Based on the mechanism of the UN neural attention network ( & Shulman, 2011), we sequentially formed a treatment network of the right inferior parietal lobule, temporal lobe, and prefrontal lobe to better improve the symptoms of neglect. In our study, patients in group A received multi-site tDCS stimulation. After 15 sessions of treatment, BIT-c and DI scores were significantly higher than before treatment, and the results were statistically different, BIT-c and DI have a statistical difference compared with the control group after treatment, indicating that multi-site tDCS can effectively improve the symptoms of UN after stroke. Although the results of all evaluation indexes in experimental group A were better than those in experimental group B, there was no significant difference between the two groups (P > 0.05). Although this result did not show that the effect of multi-site tDCS in the treatment of UN was better than that of single-site tDCS, it also showed a certain trend. The lack of statistical difference may be related to the insufficient sample size, and the sample size can be expanded in future studies to further compare the two stimulationmodes.

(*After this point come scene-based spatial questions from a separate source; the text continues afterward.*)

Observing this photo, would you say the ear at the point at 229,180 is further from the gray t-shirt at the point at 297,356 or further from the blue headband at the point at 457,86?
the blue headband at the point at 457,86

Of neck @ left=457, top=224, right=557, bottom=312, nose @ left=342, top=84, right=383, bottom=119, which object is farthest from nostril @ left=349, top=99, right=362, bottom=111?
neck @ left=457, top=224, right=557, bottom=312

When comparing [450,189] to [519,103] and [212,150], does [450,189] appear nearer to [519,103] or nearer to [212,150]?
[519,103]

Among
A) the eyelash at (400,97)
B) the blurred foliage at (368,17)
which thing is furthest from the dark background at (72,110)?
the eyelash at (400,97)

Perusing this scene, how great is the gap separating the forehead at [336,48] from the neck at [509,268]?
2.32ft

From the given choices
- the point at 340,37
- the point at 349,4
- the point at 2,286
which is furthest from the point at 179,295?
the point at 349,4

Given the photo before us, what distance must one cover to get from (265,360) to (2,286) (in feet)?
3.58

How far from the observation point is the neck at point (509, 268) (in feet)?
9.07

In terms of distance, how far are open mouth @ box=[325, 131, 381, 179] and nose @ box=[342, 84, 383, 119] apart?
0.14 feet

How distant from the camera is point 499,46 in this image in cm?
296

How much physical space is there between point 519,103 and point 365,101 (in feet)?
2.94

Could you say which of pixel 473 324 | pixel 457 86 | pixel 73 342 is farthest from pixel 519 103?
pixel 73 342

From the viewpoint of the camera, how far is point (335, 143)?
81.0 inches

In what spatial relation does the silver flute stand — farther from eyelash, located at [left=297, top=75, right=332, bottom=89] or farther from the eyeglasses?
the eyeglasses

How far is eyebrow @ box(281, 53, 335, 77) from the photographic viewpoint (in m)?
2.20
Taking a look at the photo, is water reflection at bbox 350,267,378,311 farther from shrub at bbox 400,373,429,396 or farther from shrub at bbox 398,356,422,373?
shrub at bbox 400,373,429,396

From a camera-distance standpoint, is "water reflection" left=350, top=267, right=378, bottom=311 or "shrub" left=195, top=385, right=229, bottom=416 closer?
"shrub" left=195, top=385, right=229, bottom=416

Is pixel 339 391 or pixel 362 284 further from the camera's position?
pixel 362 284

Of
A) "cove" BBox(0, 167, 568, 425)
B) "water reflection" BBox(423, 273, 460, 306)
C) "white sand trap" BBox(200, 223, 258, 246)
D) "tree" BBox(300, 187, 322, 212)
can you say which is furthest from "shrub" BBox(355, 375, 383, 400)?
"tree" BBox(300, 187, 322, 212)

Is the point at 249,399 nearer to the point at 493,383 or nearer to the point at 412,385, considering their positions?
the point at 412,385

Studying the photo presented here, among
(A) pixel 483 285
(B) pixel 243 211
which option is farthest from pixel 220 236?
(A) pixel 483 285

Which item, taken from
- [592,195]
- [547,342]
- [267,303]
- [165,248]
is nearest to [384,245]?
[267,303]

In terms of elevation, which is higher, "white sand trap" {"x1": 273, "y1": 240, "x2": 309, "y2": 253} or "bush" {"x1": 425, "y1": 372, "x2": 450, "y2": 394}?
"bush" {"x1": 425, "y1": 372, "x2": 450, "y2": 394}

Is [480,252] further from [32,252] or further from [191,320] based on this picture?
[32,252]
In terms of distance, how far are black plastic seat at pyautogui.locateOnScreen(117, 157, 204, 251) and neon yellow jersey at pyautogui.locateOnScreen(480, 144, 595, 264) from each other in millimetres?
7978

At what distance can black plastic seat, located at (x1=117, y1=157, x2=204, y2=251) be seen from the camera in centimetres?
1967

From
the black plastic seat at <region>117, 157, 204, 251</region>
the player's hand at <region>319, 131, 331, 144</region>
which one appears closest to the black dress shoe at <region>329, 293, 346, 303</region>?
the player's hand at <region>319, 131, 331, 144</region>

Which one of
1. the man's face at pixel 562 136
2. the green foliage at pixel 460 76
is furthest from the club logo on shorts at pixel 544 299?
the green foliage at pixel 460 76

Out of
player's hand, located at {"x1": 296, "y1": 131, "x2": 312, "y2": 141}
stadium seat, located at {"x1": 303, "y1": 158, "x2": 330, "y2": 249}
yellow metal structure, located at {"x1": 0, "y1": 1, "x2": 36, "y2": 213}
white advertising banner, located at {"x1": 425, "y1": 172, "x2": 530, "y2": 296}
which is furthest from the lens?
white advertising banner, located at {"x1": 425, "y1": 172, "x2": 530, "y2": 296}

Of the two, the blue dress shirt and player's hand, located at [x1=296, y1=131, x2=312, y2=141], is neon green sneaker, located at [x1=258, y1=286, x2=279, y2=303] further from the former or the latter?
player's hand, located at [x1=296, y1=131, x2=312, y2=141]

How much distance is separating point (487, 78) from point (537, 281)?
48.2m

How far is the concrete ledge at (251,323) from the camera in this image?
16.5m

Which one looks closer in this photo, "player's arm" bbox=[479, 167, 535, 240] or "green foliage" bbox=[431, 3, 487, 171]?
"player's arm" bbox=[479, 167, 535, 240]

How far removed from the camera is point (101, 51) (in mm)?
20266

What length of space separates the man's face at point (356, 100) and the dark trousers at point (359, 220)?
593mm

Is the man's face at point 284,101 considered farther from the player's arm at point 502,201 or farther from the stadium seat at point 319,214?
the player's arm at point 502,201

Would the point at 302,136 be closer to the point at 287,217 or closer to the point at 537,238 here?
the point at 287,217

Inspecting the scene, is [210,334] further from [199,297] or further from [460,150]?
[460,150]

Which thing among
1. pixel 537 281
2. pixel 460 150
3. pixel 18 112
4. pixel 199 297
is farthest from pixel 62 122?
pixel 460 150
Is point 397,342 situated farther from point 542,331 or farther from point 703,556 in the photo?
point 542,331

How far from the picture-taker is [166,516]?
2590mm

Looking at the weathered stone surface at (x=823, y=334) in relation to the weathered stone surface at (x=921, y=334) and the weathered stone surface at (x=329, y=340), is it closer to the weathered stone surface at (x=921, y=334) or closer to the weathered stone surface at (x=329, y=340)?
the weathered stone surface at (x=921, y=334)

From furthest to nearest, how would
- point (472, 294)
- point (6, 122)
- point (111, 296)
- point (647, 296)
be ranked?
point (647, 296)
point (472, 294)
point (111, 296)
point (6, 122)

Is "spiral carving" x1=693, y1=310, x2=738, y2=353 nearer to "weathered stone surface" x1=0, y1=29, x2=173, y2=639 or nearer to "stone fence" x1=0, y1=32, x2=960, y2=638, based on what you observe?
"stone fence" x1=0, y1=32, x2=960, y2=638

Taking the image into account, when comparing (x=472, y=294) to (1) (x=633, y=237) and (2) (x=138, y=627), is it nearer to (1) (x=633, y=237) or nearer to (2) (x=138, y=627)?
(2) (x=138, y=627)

This study had some limitations, due to the limited sample sizes, there was no significant difference in the results of the two stimulation modes. In addition, due to the short hospital stay, this study only compared the results before and after treatment and failed to conduct a longer-term observation of the efficacy. In future research, we will expand the sample size to further compare the therapeutic effects of the two stimulation modes, conduct more detailed grouping and research on the UN phenomenon, and pay attention to its long-term therapeutic effects. In terms of evaluation methods, combined with objective indicators such as diffusion tensor imaging and event-related potential, the treatment effect of UN is further evaluated.
Conclusions
Transcranial direct current stimulation combined with cognitive training can improve the neglect symptoms of stroke patients, and the effect is significantly better than pure cognitive training. Additionally, both single-site tDCS and multi-site tDCS have therapeutic effects on UN after stroke, and the difference in the therapeutic effects of the two modes still needs to be further explored.
Footnotes
Acknowledgments
The authors would like to thank the staff of the rehabilitation and neurology departments at Hebei General Hospital, Shijiazhuang, China for their support.
Conflict of interest
The authors declare no conflict of interest.
Funding
The study was funded by the Research Program of Hebei Provincial Administration of Traditional Chinese Medicine (2021168).